EXTRAIT DU DOCUMENT —
========================================================================
Depuis deux ans et demi, l’équipe pédagogique du dispositif Disrupted Futures (d.futures) à emlyon business school a accompagné près de 3000 étudiants qui ont planché sur des études de cas proposées par une cinquantaine d’organisations, de la start-up à l’entreprise multinationale, en passant par l’association, l’administration publique, ou encore la PME.
Sur la base de cette expérience, voici quelques pistes pour construire des scénarios prospectifs utiles et transformateurs.
“Construire des scénarios prospectifs, c’est structurer une réflexion sur l’avenir en situation d’incertitude”, dixit Futuribles, l’un des acteurs historiques de la prospective.
La crise sanitaire sans précédent que nous vivons en Europe et dans le monde a largement anéanti les repères que nous tous utilisions jusque-là pour nous représenter et pour faire sens de l’environnement dans lequel nous opérons. Les lignes de force, jadis structurantes, s’effacent. Une profusion de signaux faibles émergent mais les interpréter et discerner leurs conséquences potentielles s’avère incroyablement difficile.
========================================================================
DONNÉES FOURNIES —
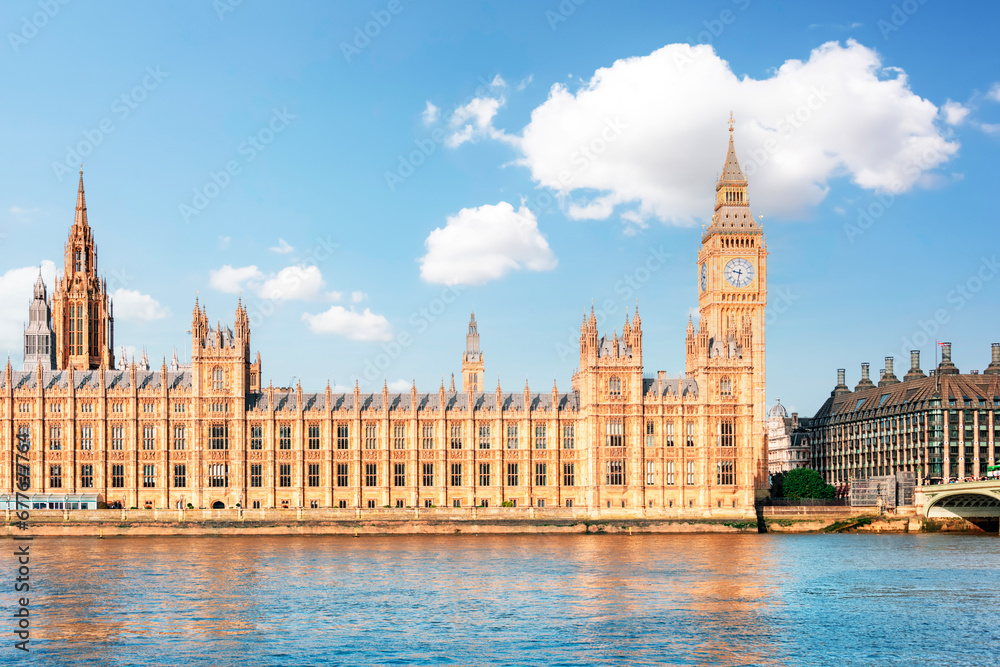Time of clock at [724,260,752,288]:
========================================================================
CONSIGNES DE L'EXERCICE —
1. D'après le texte sur les scénarios prospectifs, combien d'étudiants l'équipe pédagogique du dispositif Disrupted Futures a-t-elle accompagnés ?
2. Reprenez le texte sur les scénarios prospectifs à partir de sa dernière phrase et poursuivez-le.
Les données n'ont aucun rapport avec le texte sur les scénarios prospectifs.

RÉSULTATS PAR CONSIGNE —
1. Près de 3000 étudiants.

2.
En pratique, construire des scénarios prospectifs peut s’avérer très utile pour penser les transformations possibles du monde qui nous entoure et bâtir, dès à présent, des stratégies de résilience face à l’inédit.
Construire des scénarios prospectifs, c’est aussi s’engager volontairement dans un voyage en deux étapes. La première consiste à “monter en complexité”, en spéculant à partir des forces qui transforment le monde et en imaginant des configurations et des événements improbables, d’autant plus dérangeants qu’ils heurteront de plein fouet les modèles (tels que la croissance économique, qui sous-tend largement le système socio-économique d’un grand nombre de pays) et les réductions (à l’instar du PIB, un indicateur unique censé rendre compte à lui tout seul de la santé économique d’un pays) que les individus, les organisations et les États utilisent au quotidien pour façonner leurs décisions et leurs actions. Sans réduction, pas d’action possible.
La seconde étape consiste quant à elle à utiliser les futurs possibles ainsi imaginés comme autant de nouvelles paires de lunettes à travers lesquelles il devient possible de porter un regard inédit, et donc plus riche, sur le présent, le seul temps où des décisions peuvent être prises et des actions engagées.
Réussir sa montée en complexité, c’est être prêt à relever des défis.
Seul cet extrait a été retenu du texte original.